*TEXT FOR ANALYSIS:*
BEGIN

By Yawen Chen and Ryan Woo
BEIJING (Reuters) – A proposal by two Chinese researchers to force couples with fewer than two children to pay into a “procreation fund” backfired on Friday, with critics calling it a “thoughtless” and “absurd” way to battle the problem of an ageing population.
Since 2016, China has allowed urban couples to have two children, replacing a decades-old one-child policy blamed for falling birth rates and a greying society, but the changes have not ushered in the hoped-for baby boom.
Births in mainland China fell by 3.5 percent last year due to fewer women of fertile age and the growing number of people delaying marriage and pregnancy.
But the suggestion of a fund to subsidize large families, out of annual contributions from people younger than 40 who have fewer than two children, or none, was widely panned.
“I’m really upset by its stupidity,” 21-year-old Ranny Lou responded to the suggestion of the procreation fund after it went viral on social media.
“Shall we hoard condoms and contraceptive pills now to profit when the government imposes curbs on purchasing these things in the future?”
Two researchers at a state-backed institute suggested the fund, as they looked for ways to counter the “precipitous fall” they anticipate in the birth rate in the next two to three years.
Until withdrawn on retirement of the contributor, or on the birth of a second child, the contributions will subsidize other families with more babies.

END

*RECORDED DATA:*
BEGIN

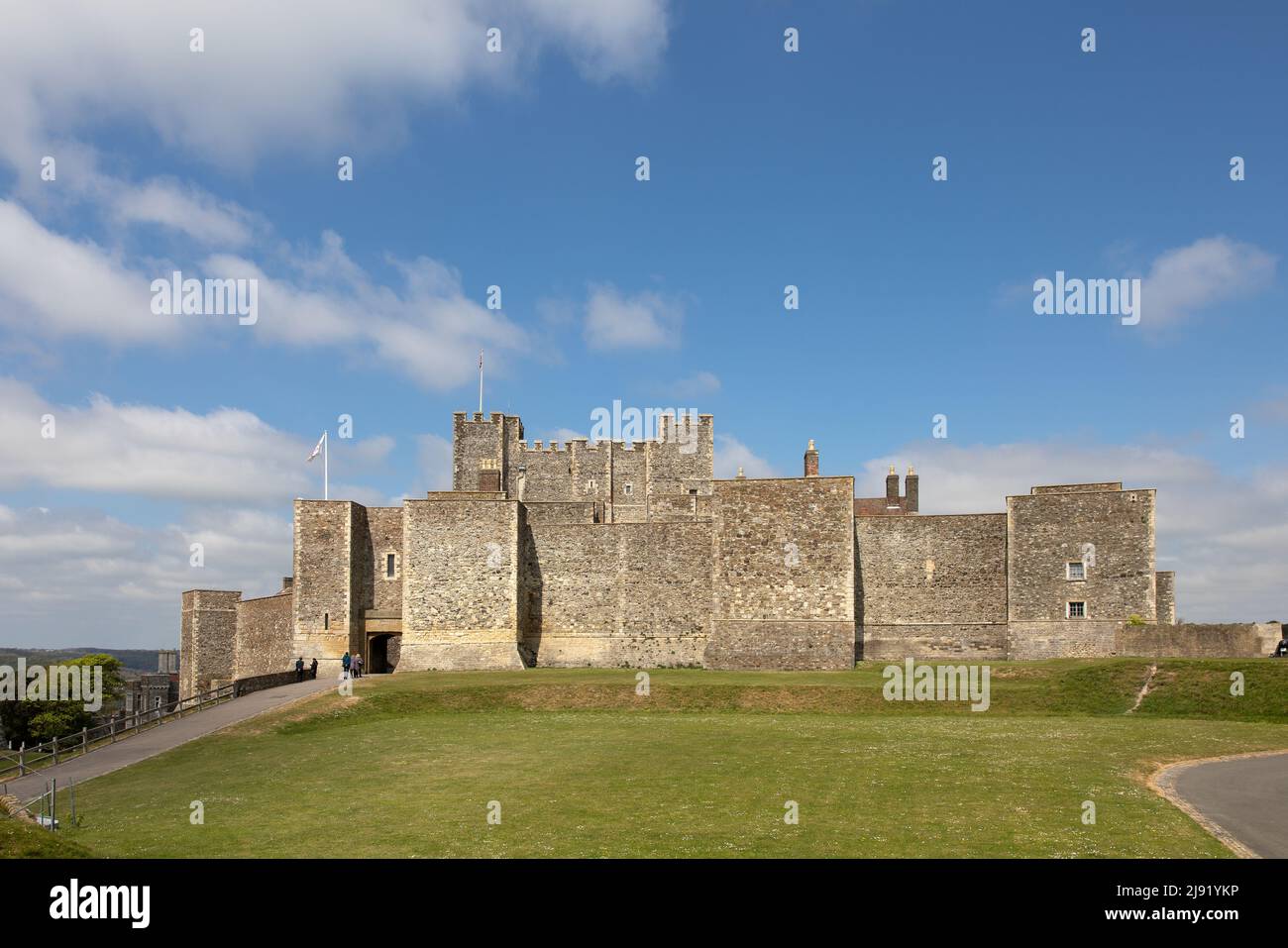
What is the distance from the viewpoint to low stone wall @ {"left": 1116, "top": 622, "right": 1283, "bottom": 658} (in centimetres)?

END

*WORK REQUEST 1:*
List every person named in the article on China's proposed procreation fund.
*WORK REQUEST 2:*
Continue the article on China's proposed procreation fund from where it stops.

*RESPONSE AREA 1:*
Yawen Chen
Ryan Woo
Ranny Lou

*RESPONSE AREA 2:*
“The consequences of this trend of couples having fewer children will be very serious,” the researchers from the Yangtze River Industrial Economic Research Institute wrote.
State television took aim at the researchers’ proposal, published on Tuesday in the Xinhua Daily newspaper of the Communist Party in Jiangsu province, calling it “absurd” and “unbelievable”.
“We can encourage people to have more babies through propaganda and policy incentives, but we can’t punish families which opt to be childless or have fewer children in the name of creating a ‘procreation fund’,” CCTV said on its website on Friday.
Policymakers must offer tax cuts, incentives and greater public spending to allay young people’s concerns about the high cost of child rearing, CCTV added.
Authorities in some regions and cities have in recent months rolled out longer maternity leave and more subsidies for mothers bearing a second child.
But some critics worry the improved benefits will worsen deep-rooted discrimination against women at work as companies frown at rising costs.